May 30: Deploys blocked by billing error

May 30: Deploys blocked by billing error (02:18UTC)

For a few hours, deploys for some organizations were failing with a “We require your billing information” error, despite having just added payment methods or credits to their organizations. This was due to a mis-ordered deployment of a new Corrosion schema.

For some context: organization information is managed by our central GraphQL API backed by a local database in iad; when an organization is updated, for instance when the billing information is updated, the GraphQL API pushes the changes to the global Corrosion cluster so it can be read by the Machines API. When new information needs to be stored in Corrosion, we need to deploy two changes: a global change to the Corrosion (sqlite) schema, and a change to the GraphQL API to push the new data to the global cluster.

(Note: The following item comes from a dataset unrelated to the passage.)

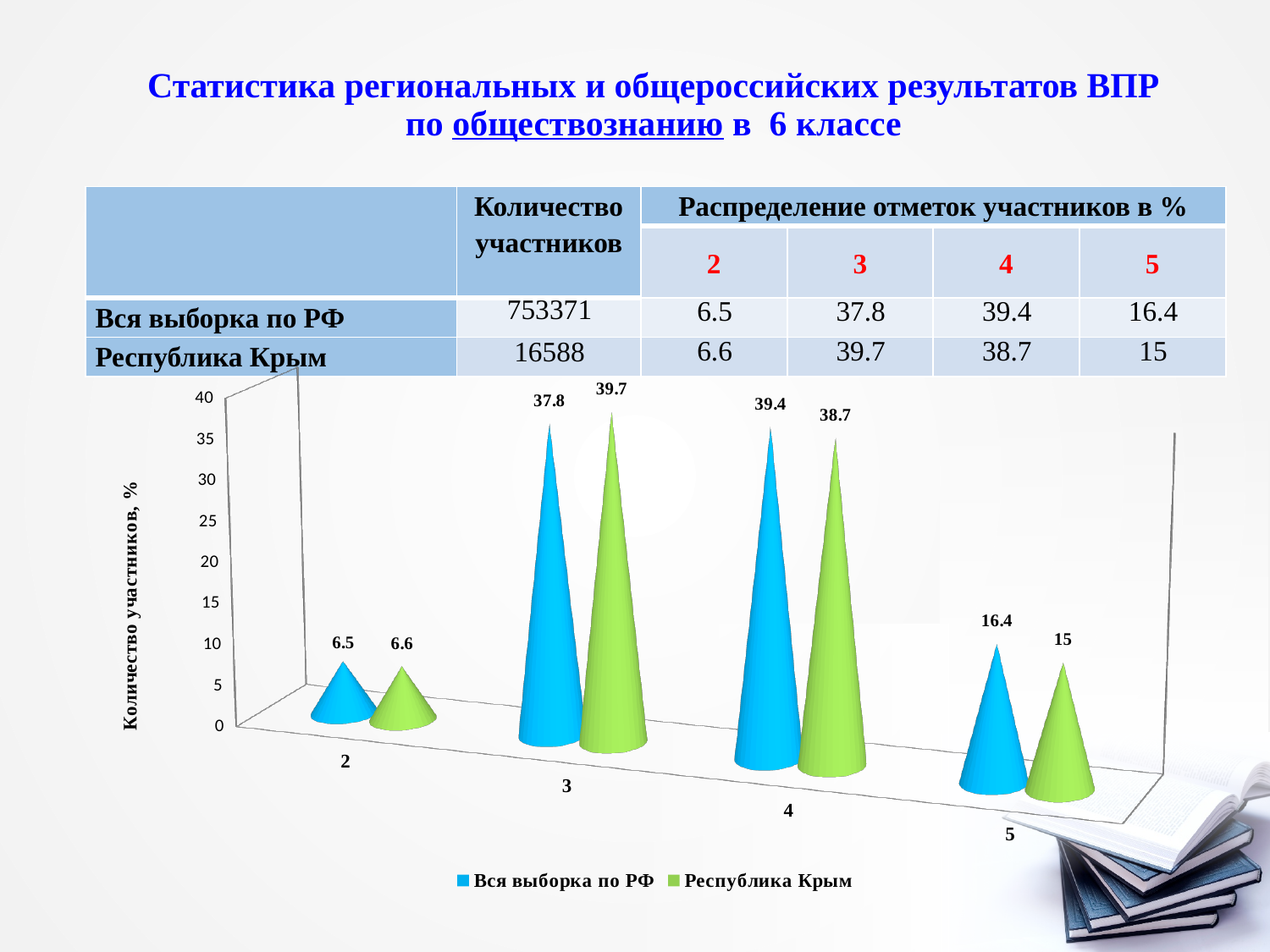
What is the difference between the "Республика Крым" and "Вся выборка по РФ" values at grade 3? 1.9 Which grade category has the lowest value for "Республика Крым"? 2 What is the value for "Республика Крым" at grade 3 in the chart? 39.7 What is the label of the vertical axis of the chart? Количество участников, % How many series does the chart legend list? 2 What is the value for "Вся выборка по РФ" at grade 5 in the chart? 16.4 Which grade category has the highest value for "Вся выборка по РФ"? 4 How many grade categories are shown on the x axis of the chart? 4 What is the difference between the "Вся выборка по РФ" and "Республика Крым" values at grade 5? 1.4 What is the value for "Вся выборка по РФ" at grade 2 in the chart? 6.5 At grade 4, which series has the larger value: "Вся выборка по РФ" or "Республика Крым"? Вся выборка по РФ What kind of chart is shown on the slide? bar chart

Earlier in the day, we had prepared a change to push some new organization data to Corrosion. This is usually a safe change, however this time the GraphQL API was deployed prior to the global schema being updated. This caused all organization updates to fail to be propagated to Corrosion, thus causing the Machines API to not know about the updated billing status of organizations. To resolve this incident, we quickly reverted the change to the GraphQL API and backfilled the missing data in Corrosion.

We are looking into ways to alert on repeated sync failures, as well as failing GraphQL API deployments if the Corrosion schema is out of date.